The Advising Fellows will provide individualized academic support to MALS students, guiding them in choosing courses, managing their workloads and meeting academic challenges, and enlisting faculty mentors to supervise their theses.
Advising Fellows will hold office hours between 5:00 PM and 7:00 PM, and by appointment. The schedule is as follows:
Tuesdays: Angela Crumdy
Wednesdays: Kristi Hardman
Appointments are always recommended!
Make an appointment with Angela Crumdy at firstname.lastname@example.org
Make an appointment with Kristi Hardman at email@example.com
Office Hours: Tuesdays, 5:00 - 7:00 PM
Angela Crumdy is a Ph.D. candidate in the Department of Anthropology at the Graduate Center, CUNY. Her dissertation, “Teaching Revolution: Women Primary School Teachers and Social Reproduction in 21st Century Cuba” is a feminist analysis of labor and uses social reproduction theory to better understand the lived experiences of women primary school educators in Cuba during the country’s contemporary teacher shortage.
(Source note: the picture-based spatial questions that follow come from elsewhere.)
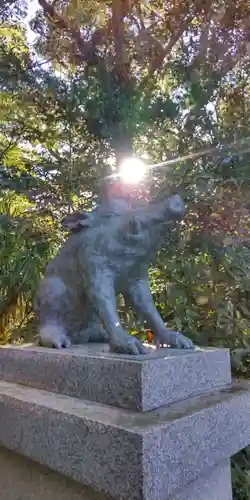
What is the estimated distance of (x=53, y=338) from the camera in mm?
1448

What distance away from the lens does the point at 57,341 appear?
4.70 ft

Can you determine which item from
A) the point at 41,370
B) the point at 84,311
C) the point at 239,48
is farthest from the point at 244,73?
the point at 41,370

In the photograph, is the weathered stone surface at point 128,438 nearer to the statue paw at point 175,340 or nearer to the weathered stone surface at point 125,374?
the weathered stone surface at point 125,374

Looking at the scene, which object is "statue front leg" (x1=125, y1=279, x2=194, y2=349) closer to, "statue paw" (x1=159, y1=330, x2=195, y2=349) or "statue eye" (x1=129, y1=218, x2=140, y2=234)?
"statue paw" (x1=159, y1=330, x2=195, y2=349)

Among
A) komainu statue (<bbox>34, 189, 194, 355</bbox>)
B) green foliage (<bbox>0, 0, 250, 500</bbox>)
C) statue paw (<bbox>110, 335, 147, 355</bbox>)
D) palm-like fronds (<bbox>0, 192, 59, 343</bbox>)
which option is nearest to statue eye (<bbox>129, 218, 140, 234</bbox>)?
komainu statue (<bbox>34, 189, 194, 355</bbox>)

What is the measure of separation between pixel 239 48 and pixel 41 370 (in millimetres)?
2838

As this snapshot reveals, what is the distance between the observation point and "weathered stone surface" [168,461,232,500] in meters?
1.06

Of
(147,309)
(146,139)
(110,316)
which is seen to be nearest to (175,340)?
(147,309)

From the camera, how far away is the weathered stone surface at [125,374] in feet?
3.42

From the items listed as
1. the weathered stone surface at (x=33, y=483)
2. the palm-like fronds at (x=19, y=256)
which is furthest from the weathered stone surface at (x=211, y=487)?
the palm-like fronds at (x=19, y=256)

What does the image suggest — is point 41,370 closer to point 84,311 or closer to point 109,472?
point 84,311

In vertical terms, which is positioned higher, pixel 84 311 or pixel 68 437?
pixel 84 311

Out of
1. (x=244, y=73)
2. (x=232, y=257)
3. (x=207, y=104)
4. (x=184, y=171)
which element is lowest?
(x=232, y=257)

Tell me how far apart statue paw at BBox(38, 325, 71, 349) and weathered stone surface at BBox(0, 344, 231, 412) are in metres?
Answer: 0.04
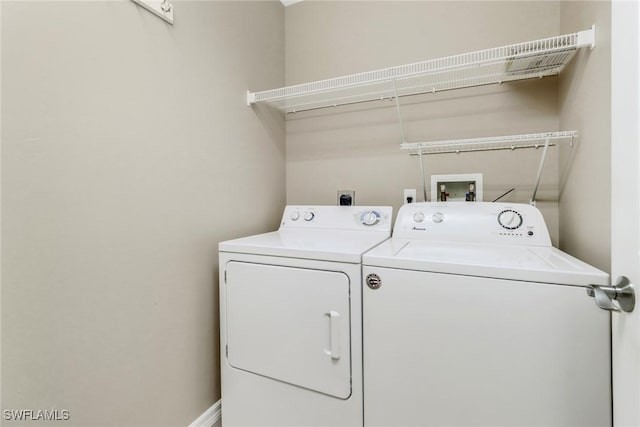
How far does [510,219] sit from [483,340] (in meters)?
0.69

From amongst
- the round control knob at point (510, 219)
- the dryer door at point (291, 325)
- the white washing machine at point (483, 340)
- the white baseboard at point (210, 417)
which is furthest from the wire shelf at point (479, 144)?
the white baseboard at point (210, 417)

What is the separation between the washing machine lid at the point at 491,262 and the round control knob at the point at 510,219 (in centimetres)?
10

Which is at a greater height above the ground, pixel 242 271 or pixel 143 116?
pixel 143 116

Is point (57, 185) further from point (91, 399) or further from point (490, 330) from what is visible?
point (490, 330)

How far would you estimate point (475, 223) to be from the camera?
1429mm

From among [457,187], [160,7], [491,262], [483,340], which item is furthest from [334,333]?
[160,7]

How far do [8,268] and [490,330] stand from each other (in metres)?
1.50

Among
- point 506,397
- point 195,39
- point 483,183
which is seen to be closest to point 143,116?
point 195,39

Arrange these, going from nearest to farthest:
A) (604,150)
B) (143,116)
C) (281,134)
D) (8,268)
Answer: (8,268) < (604,150) < (143,116) < (281,134)

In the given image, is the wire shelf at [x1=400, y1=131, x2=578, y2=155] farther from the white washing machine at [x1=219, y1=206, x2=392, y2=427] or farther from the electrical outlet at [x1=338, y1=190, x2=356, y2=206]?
the white washing machine at [x1=219, y1=206, x2=392, y2=427]

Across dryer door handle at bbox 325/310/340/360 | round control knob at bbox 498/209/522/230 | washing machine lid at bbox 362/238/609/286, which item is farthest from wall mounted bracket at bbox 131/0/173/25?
round control knob at bbox 498/209/522/230

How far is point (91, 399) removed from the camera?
41.5 inches

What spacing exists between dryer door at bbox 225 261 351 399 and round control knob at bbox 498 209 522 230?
0.84 metres

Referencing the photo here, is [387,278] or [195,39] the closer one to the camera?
[387,278]
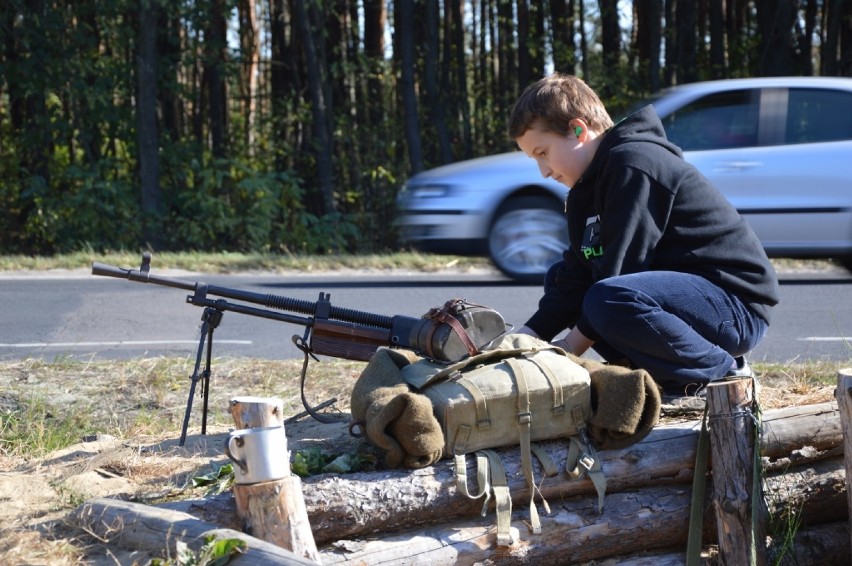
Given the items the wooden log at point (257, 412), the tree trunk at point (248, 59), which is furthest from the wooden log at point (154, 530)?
the tree trunk at point (248, 59)

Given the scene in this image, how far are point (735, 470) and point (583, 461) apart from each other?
545 millimetres

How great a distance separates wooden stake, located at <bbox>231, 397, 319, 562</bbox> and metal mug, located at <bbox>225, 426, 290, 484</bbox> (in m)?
0.03

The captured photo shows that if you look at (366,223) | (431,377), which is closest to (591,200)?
Answer: (431,377)

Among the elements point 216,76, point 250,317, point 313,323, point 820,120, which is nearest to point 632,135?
point 313,323

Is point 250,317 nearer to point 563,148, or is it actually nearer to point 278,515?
point 563,148

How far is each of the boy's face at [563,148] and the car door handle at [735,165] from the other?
5577mm

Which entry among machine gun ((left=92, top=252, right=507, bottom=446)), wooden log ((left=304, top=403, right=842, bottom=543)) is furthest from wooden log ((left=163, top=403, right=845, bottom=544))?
machine gun ((left=92, top=252, right=507, bottom=446))

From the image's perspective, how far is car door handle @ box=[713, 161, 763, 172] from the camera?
9102 millimetres

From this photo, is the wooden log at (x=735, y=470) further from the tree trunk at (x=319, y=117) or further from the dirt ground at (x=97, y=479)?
the tree trunk at (x=319, y=117)

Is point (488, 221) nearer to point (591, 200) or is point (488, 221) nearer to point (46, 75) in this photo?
point (591, 200)

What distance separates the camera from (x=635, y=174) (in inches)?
145

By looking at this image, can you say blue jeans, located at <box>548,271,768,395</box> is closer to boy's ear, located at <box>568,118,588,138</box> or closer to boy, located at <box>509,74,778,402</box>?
boy, located at <box>509,74,778,402</box>

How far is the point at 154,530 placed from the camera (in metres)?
3.03

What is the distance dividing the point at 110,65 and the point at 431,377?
47.8 ft
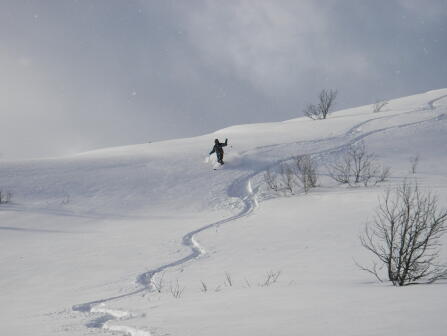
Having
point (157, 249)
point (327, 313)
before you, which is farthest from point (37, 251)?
point (327, 313)

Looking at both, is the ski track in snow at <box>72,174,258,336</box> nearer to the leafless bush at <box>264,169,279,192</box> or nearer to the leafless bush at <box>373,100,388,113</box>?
the leafless bush at <box>264,169,279,192</box>

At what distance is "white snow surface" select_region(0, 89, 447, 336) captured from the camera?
358 cm

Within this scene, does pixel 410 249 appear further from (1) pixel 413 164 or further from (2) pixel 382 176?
(1) pixel 413 164

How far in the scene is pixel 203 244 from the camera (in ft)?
34.3

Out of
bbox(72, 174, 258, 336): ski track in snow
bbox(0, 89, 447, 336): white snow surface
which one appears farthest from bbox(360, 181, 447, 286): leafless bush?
bbox(72, 174, 258, 336): ski track in snow

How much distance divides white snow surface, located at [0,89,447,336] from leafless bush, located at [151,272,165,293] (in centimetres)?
4

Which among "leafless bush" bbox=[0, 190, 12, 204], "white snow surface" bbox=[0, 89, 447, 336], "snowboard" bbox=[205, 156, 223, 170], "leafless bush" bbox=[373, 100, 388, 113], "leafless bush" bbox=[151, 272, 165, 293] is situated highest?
"leafless bush" bbox=[373, 100, 388, 113]

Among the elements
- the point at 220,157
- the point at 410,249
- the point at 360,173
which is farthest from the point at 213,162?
the point at 410,249

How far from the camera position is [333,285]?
522 cm

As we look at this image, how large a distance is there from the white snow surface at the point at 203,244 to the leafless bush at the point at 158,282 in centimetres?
4

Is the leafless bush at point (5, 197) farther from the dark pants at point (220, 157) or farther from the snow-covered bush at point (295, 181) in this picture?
the snow-covered bush at point (295, 181)

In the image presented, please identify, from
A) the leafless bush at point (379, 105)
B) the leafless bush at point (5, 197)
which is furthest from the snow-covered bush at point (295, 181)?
the leafless bush at point (379, 105)

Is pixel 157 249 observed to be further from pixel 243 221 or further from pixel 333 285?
pixel 333 285

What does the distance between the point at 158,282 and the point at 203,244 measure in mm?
3251
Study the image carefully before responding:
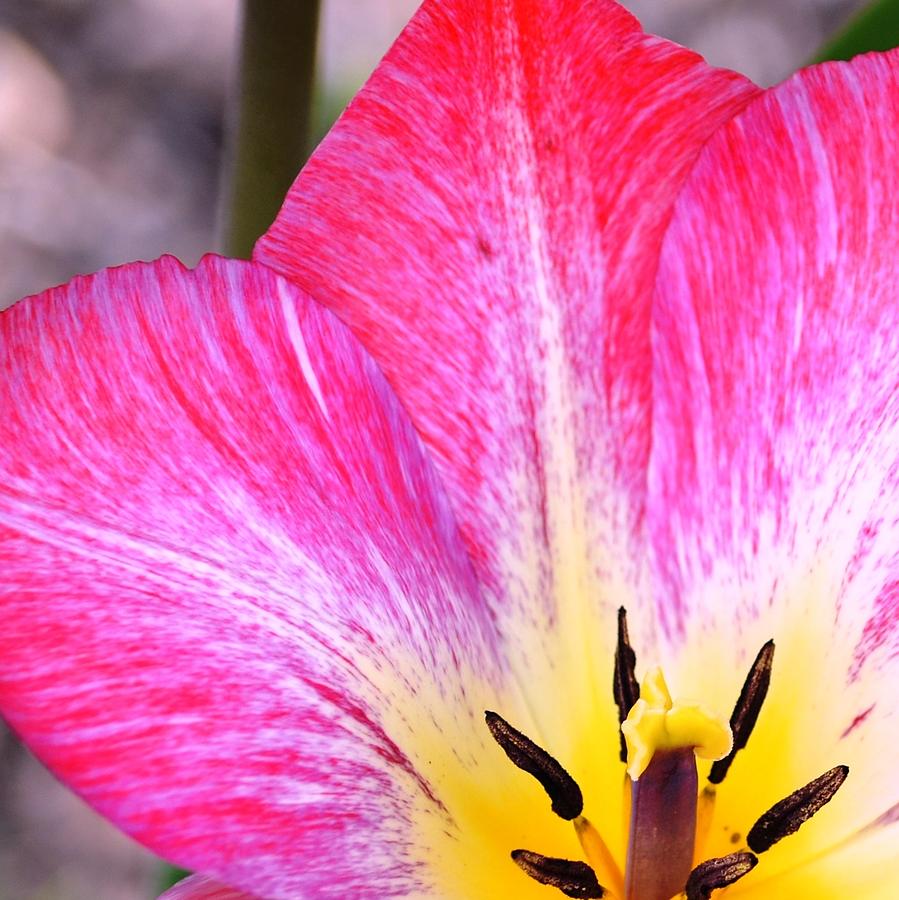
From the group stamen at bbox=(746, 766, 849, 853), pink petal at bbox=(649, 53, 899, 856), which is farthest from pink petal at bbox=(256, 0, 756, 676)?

Generally, she is interested in historiography, race and formal education as it relates to Afro-descendent people in Latin America, the Caribbean and the United States. Angela holds a bachelor’s degree with distinction from the University of Michigan, Ann Arbor where she double majored in anthropology and Latin American & Caribbean Studies. She taught introductory anthropology courses at Brooklyn College and served as a mentor for the CUNY Pipeline Program. Prior to graduate school, she worked as a high school English teacher in Dallas, Texas.
Angela is excited to draw from her previous experiences and to support fellow GC students as a MALS Advising Fellow. Her previous work and research most closely align with the following concentrations: Africana Studies; Latin American, Caribbean, and Latino Studies; Urban Education; and Women’s, Gender, and Sexuality Studies.
Office Hours: Wednesdays, 5:00 - 7:00 PM
Kristi is a Ph.D. candidate in the Music department at the Graduate Center, CUNY. Her dissertation, “Experiencing Sonic Change: Acoustic Properties as Form- and Meter-Bearing Elements in Popular Music Vocals,” uses computer-analysis methods and data visualization to explore the effect that changes in sound qualities, such as loudness, noisiness, and brightness, have on our experience of popular music vocals.
In addition to her doctoral work, Kristi is extremely interested in pedagogy, decolonization, and ethics of research methodologies. She holds bachelor’s degrees in music and education from the University of Manitoba and an M.A. in music from the University of British Columbia. Currently, she teaches music theory courses at Hunter College. Prior to teaching at the college level, she taught music to K–12 students and visual art to Grade 7 students in public schools, as well as private lessons on clarinet, guitar, and piano.
Kristi looks forward to helping students in the MALS program navigate their graduate studies. Given her experience and research, she is particularly prepared to help support students in the following concentrations: American Studies; Approaches to Modernity; Digital Humanities; Data Visualization; Western Intellectual Traditions; Women’s, Gender, and Sexuality Studies; Childhood and Youth Studies; and Urban Education. As an international student, Kristi can also assist in concerns that are specific to international students.